■ Domande di studio:
a. Riscrivi il pezzo del testo sul teatro di Milo Rau che va da "Maddalena Giovannelli" fino a "sola area germanofona.", mettendo "disorientamento" al posto di "spaesamento".
b. Ricopia parola per parola tutte le righe dei record, lasciando fuori le immagini.

■ Testo fornito:
Maddalena Giovannelli

 

Ph. Thomas Aurin.


Una poltrona per lo spettatore borghese di sinistra 

 

Quella vertigine che avvertiamo quando ciò che è vero si confonde con ciò che pretende di rappresentarlo. Pochi come Milo Rau riescono a innescare questo spaesamento, e a mettere in questione le certezze attorno ai confini dell’arte, alle sue residuali possibilità in ambienti globali sempre più mediatizzati ed evaporanti. Noi tutti pretendiamo di fare esperienze grazie alla mediazione di schermi macchine e algoritmi. Il teatro dell’International Institut of Political Murder diretto da Rau allora sfida la consistenza gassosa di un reale sempre più rappresentato, senza arretrare o arroccarsi per difendere l’autenticità della scena ma moltiplicando piani livelli e filtri. Con lui pochissimi altri come Rimini Protokoll, Gob Squad, She She Pop, per restare nella sola area germanofona.

Così avveniva nel precedente Five Easy Pieces, dove attori bambini recitavano le vittime dell’omicida di Marcinelle dirette da un finto regista che li riprendeva rimandandone le immagini sullo schermo, o in Compassion. Storia di una mitragliatrice, dove vigeva l’assunto che il lavoro dell’attore su se stesso (e nel mondo) potesse assumere come partitura la riscostruzione di un genocidio, facendone rivivere i contorni in scena mentre una testimone reale degli eventi raccontati assisteva al lato, quasi sempre muta (dunque un lavoro di “teatro e realtà” ma sulla realtà del teatro, come l’ha giustamente definito Roberta Ferraresi). Seguendo questa linea non stupisce, dunque, che l’attenzione dell’artista si sia spostata precisamente sul teatro, mettendo in scena un testo teatrale basato su fatti storici come è l’ultimo Lenin. Non più, per giunta, ricostruendo avvenimenti di periferie geografiche e culturali, ma osservando la Storia nel centenario della ricorrenza della rivoluzione d’ottobre.

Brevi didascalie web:
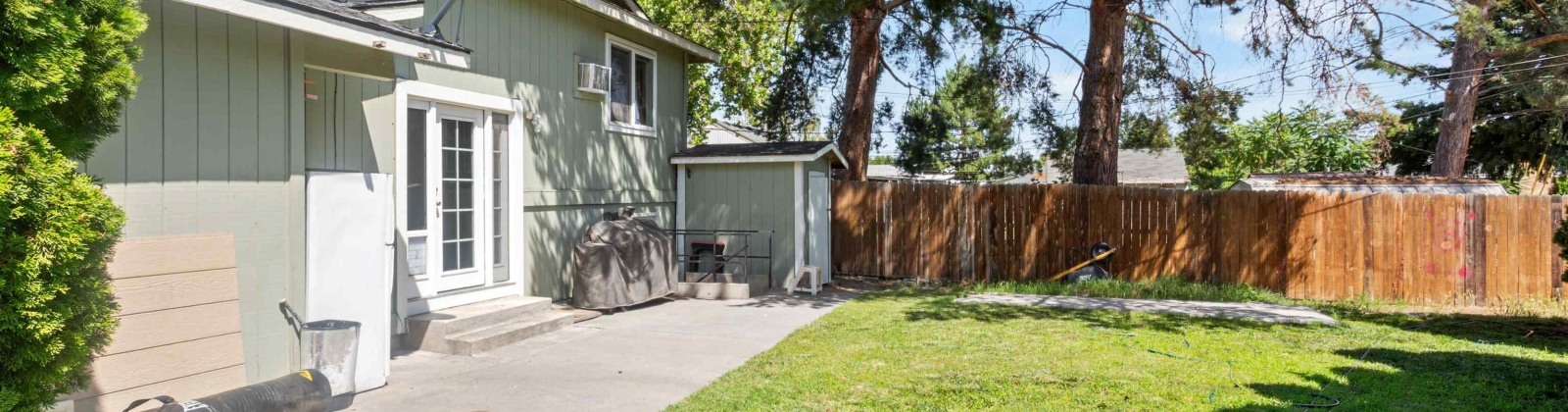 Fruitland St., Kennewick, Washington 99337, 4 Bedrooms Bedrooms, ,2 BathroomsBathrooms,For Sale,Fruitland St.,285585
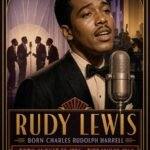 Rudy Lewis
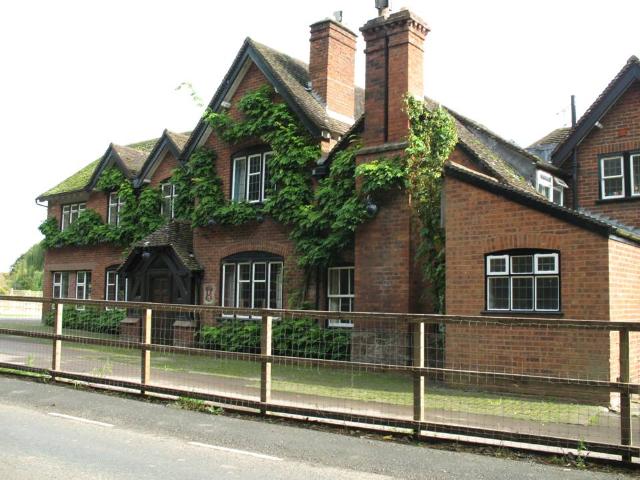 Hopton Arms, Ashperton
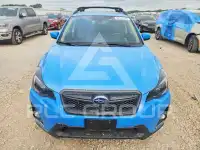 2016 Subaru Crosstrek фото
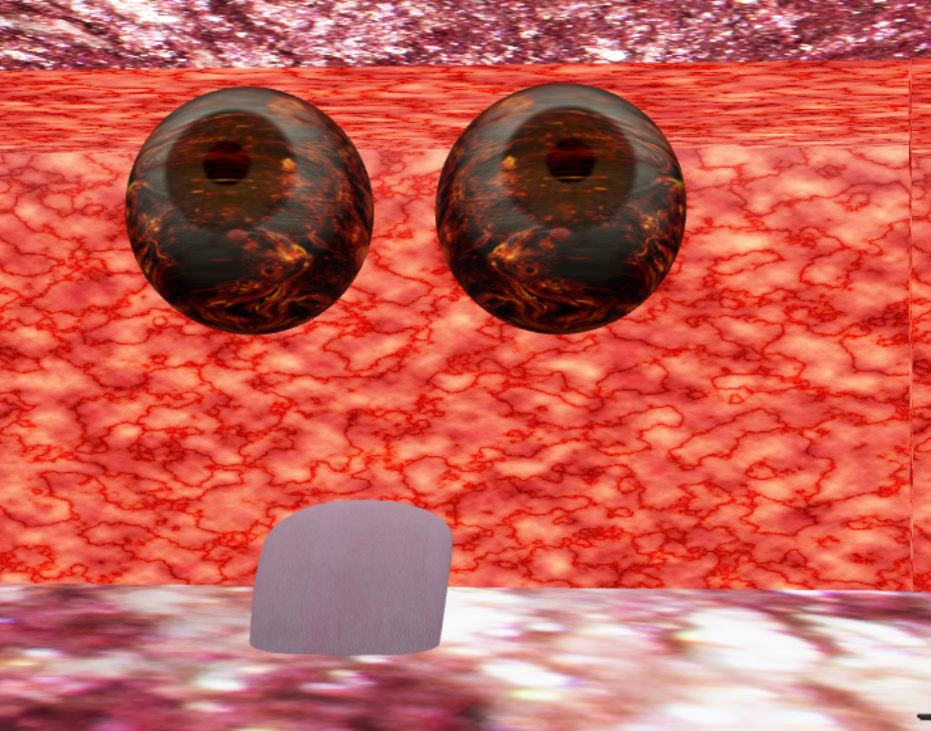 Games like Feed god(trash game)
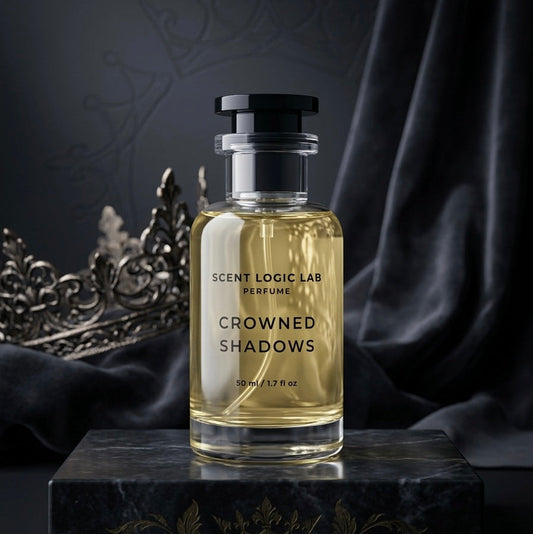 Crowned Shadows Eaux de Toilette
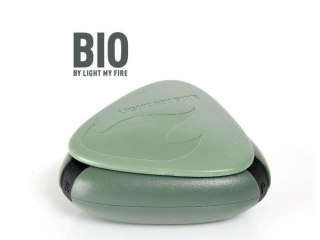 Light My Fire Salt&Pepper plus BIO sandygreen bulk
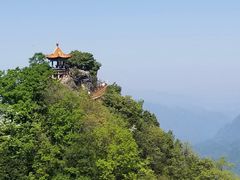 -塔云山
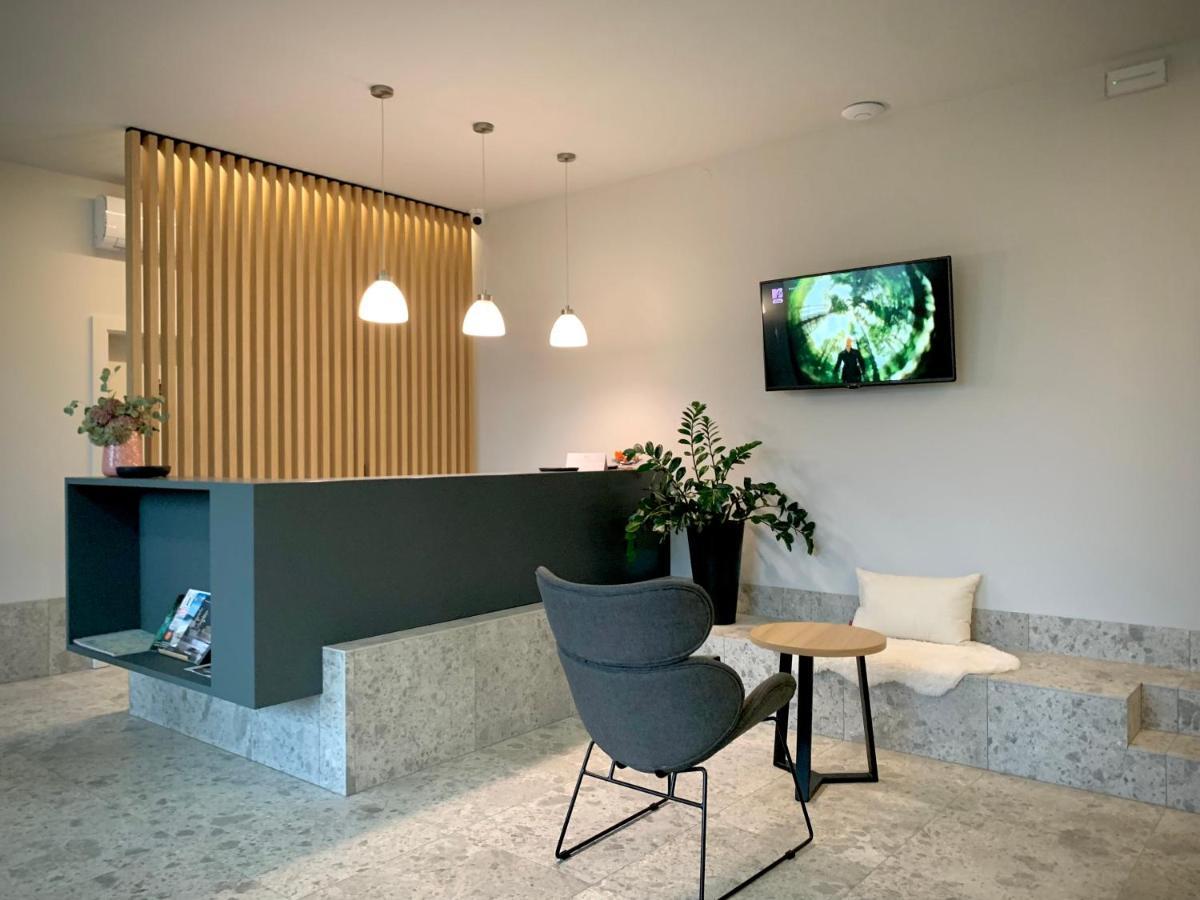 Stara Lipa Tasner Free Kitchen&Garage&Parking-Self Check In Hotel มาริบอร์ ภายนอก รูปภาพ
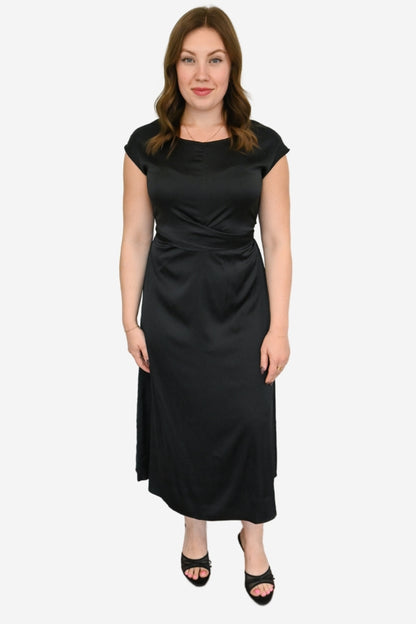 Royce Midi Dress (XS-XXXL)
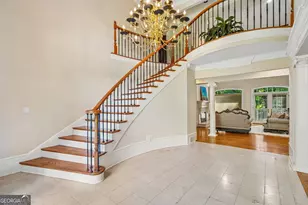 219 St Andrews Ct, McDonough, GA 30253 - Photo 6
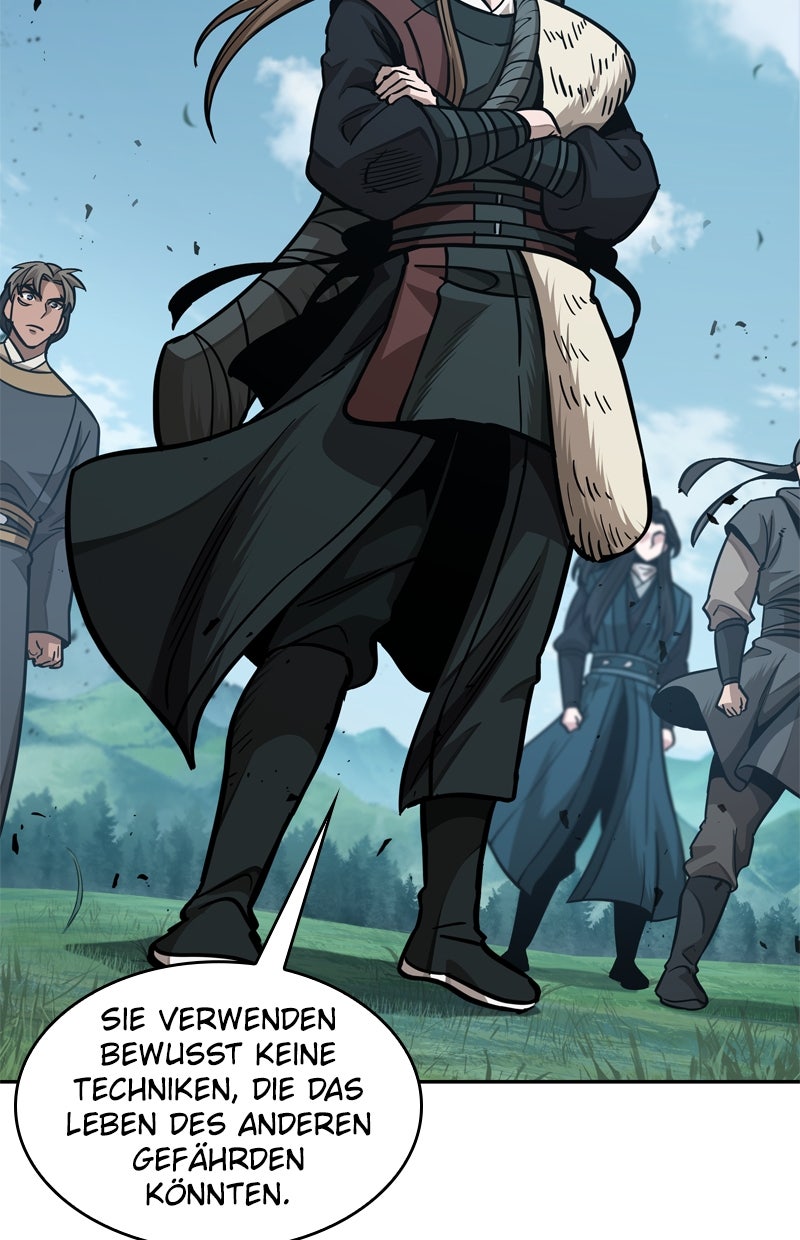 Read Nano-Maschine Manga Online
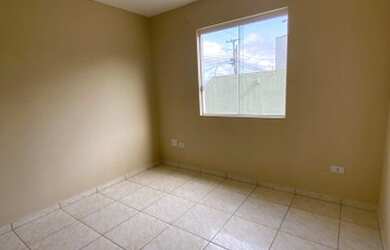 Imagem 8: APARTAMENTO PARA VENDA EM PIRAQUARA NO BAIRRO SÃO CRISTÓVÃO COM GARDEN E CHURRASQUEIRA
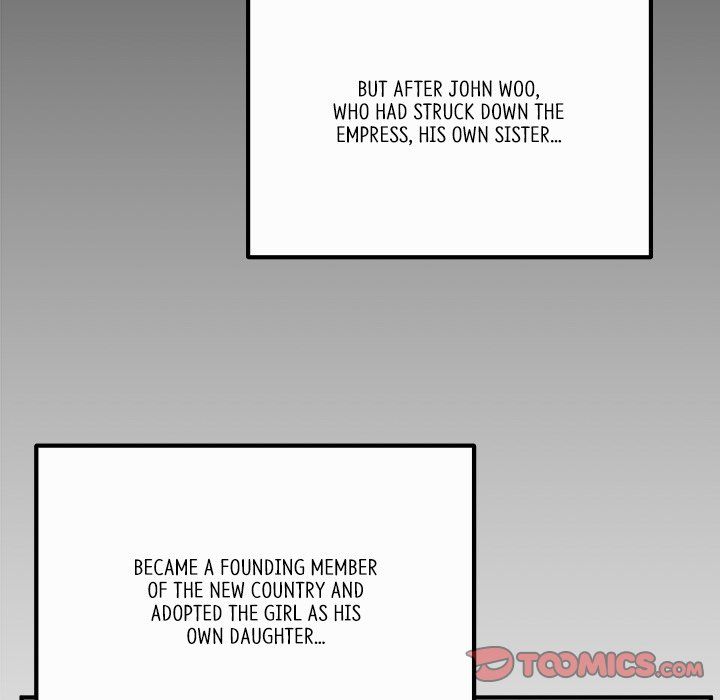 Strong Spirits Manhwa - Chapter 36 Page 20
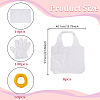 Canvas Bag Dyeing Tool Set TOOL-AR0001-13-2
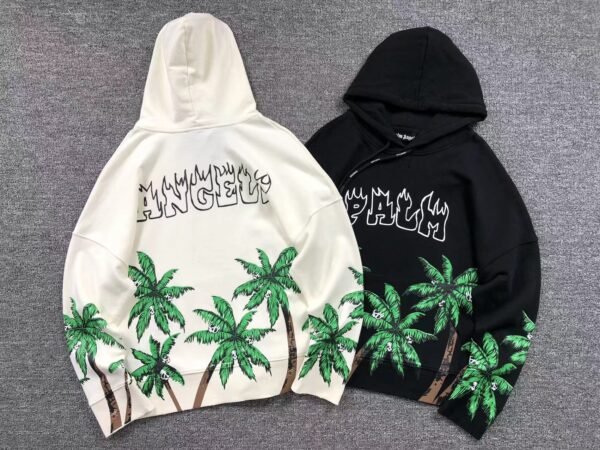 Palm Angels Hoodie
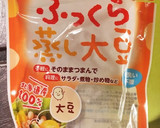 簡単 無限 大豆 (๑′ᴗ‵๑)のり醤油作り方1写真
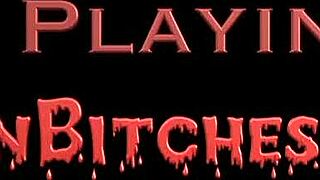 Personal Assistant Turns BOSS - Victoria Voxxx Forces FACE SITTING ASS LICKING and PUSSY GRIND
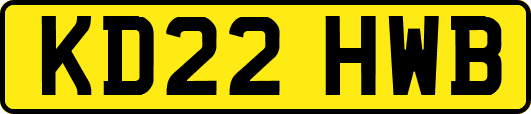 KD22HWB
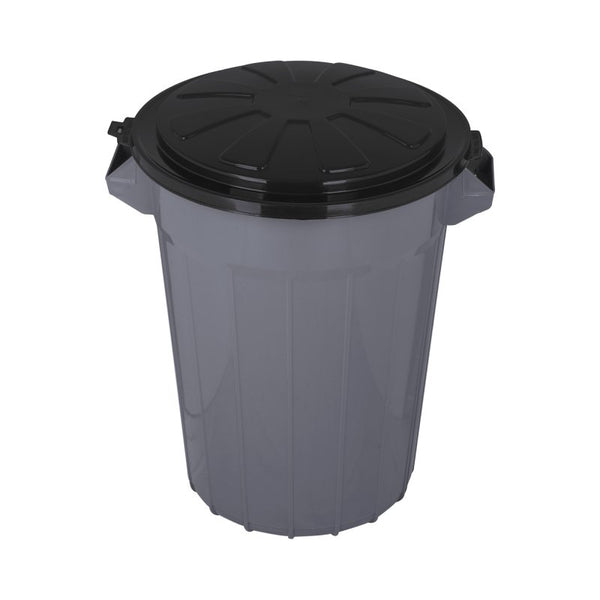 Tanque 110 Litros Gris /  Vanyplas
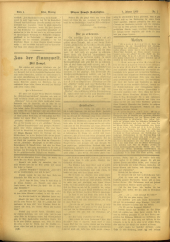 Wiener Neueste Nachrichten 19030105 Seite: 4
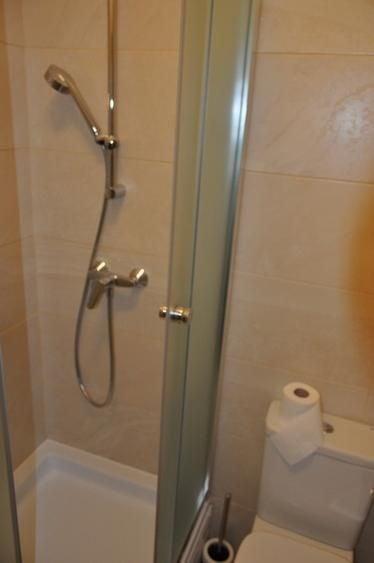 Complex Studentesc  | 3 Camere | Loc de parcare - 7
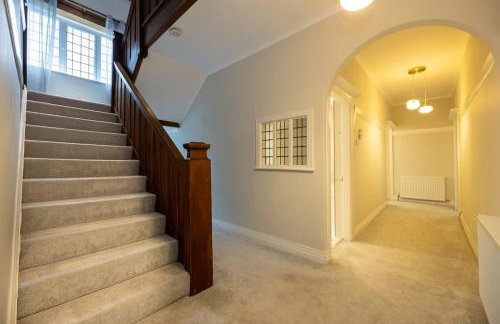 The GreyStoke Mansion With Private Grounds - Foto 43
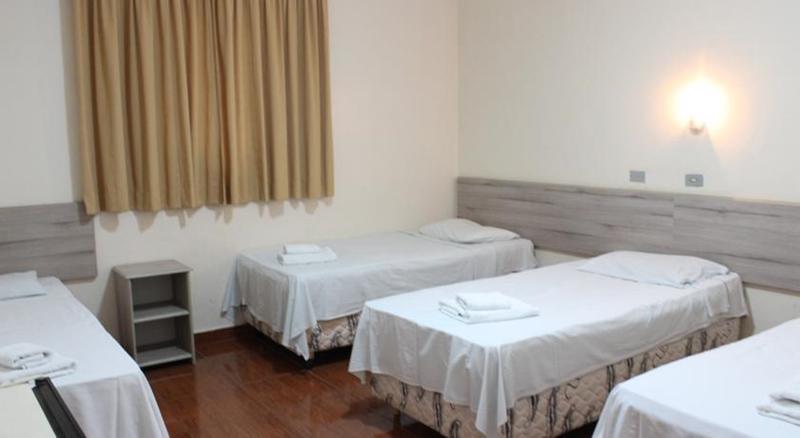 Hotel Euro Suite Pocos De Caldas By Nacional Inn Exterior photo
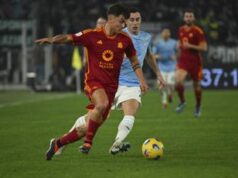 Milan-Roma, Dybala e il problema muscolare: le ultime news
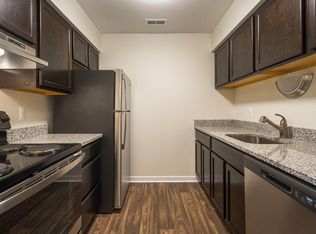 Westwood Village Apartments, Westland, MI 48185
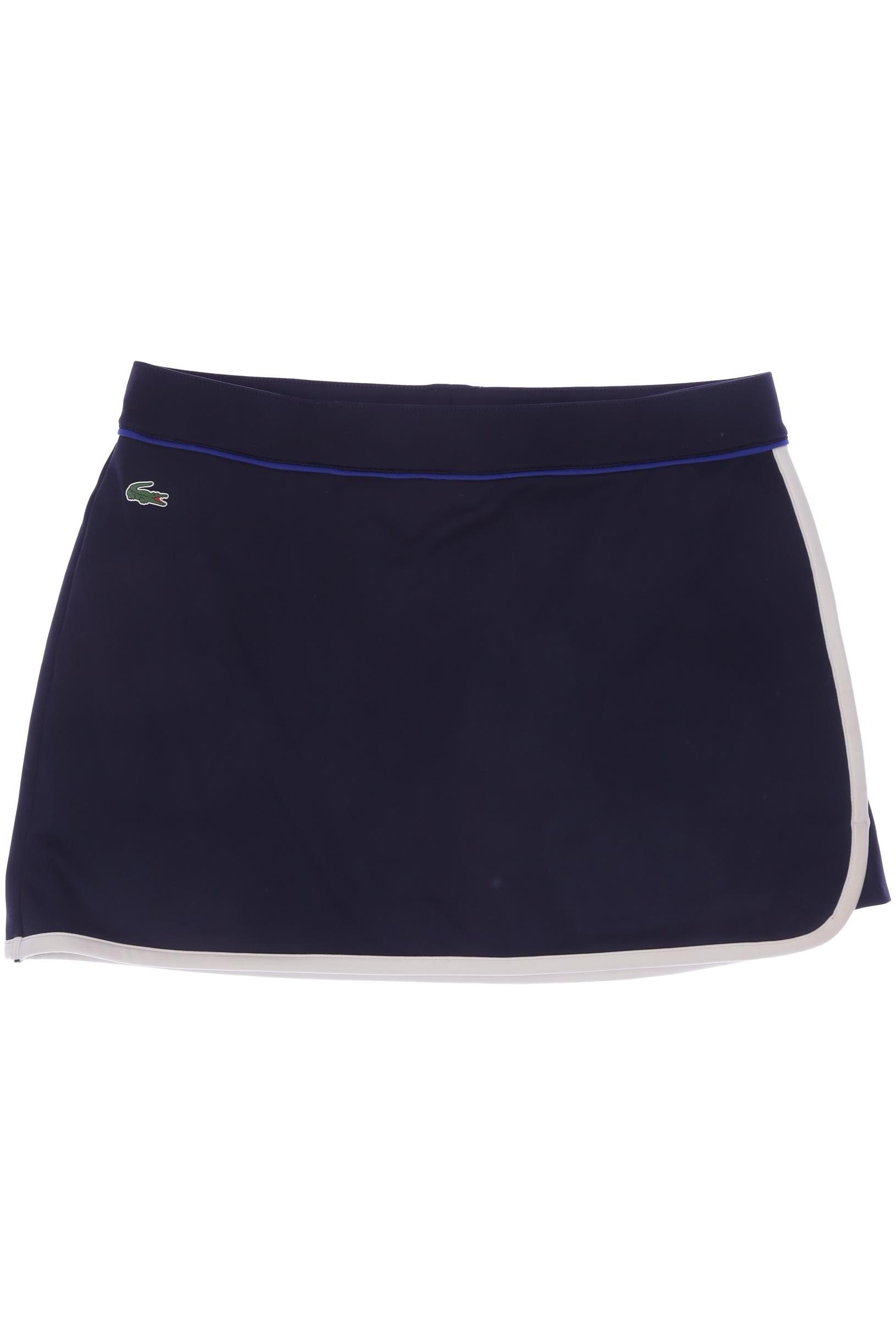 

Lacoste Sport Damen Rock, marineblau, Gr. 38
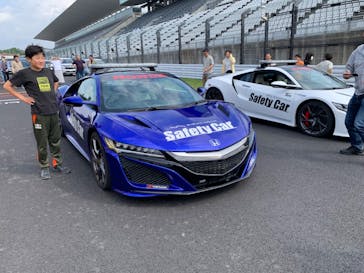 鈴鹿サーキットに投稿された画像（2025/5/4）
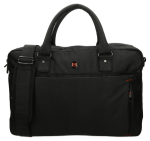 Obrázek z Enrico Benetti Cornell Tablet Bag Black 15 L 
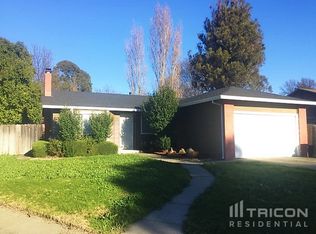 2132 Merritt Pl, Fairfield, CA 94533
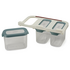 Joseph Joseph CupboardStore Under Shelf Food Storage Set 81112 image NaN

■ Soluzioni:
a.
Maddalena Giovannelli

 

Ph. Thomas Aurin.


Una poltrona per lo spettatore borghese di sinistra 

 

Quella vertigine che avvertiamo quando ciò che è vero si confonde con ciò che pretende di rappresentarlo. Pochi come Milo Rau riescono a innescare questo disorientamento, e a mettere in questione le certezze attorno ai confini dell’arte, alle sue residuali possibilità in ambienti globali sempre più mediatizzati ed evaporanti. Noi tutti pretendiamo di fare esperienze grazie alla mediazione di schermi macchine e algoritmi. Il teatro dell’International Institut of Political Murder diretto da Rau allora sfida la consistenza gassosa di un reale sempre più rappresentato, senza arretrare o arroccarsi per difendere l’autenticità della scena ma moltiplicando piani livelli e filtri. Con lui pochissimi altri come Rimini Protokoll, Gob Squad, She She Pop, per restare nella sola area germanofona.

b.
 Fruitland St., Kennewick, Washington 99337, 4 Bedrooms Bedrooms, ,2 BathroomsBathrooms,For Sale,Fruitland St.,285585
 Rudy Lewis
 Hopton Arms, Ashperton
 2016 Subaru Crosstrek фото
 Games like Feed god(trash game)
 Crowned Shadows Eaux de Toilette
 Light My Fire Salt&Pepper plus BIO sandygreen bulk
 -塔云山
 Stara Lipa Tasner Free Kitchen&Garage&Parking-Self Check In Hotel มาริบอร์ ภายนอก รูปภาพ
 Royce Midi Dress (XS-XXXL)
 219 St Andrews Ct, McDonough, GA 30253 - Photo 6
 Read Nano-Maschine Manga Online
 Imagem 8: APARTAMENTO PARA VENDA EM PIRAQUARA NO BAIRRO SÃO CRISTÓVÃO COM GARDEN E CHURRASQUEIRA
 Strong Spirits Manhwa - Chapter 36 Page 20
 Canvas Bag Dyeing Tool Set TOOL-AR0001-13-2
 Palm Angels Hoodie
 簡単 無限 大豆 (๑′ᴗ‵๑)のり醤油作り方1写真
 Personal Assistant Turns BOSS - Victoria Voxxx Forces FACE SITTING ASS LICKING and PUSSY GRIND
 KD22HWB
 Tanque 110 Litros Gris /  Vanyplas
 Wiener Neueste Nachrichten 19030105 Seite: 4
 Complex Studentesc  | 3 Camere | Loc de parcare - 7
 The GreyStoke Mansion With Private Grounds - Foto 43
 Hotel Euro Suite Pocos De Caldas By Nacional Inn Exterior photo
 Milan-Roma, Dybala e il problema muscolare: le ultime news
 Westwood Village Apartments, Westland, MI 48185

Lacoste Sport Damen Rock, marineblau, Gr. 38
 鈴鹿サーキットに投稿された画像（2025/5/4）
 Obrázek z Enrico Benetti Cornell Tablet Bag Black 15 L 
 2132 Merritt Pl, Fairfield, CA 94533
 Joseph Joseph CupboardStore Under Shelf Food Storage Set 81112 image NaN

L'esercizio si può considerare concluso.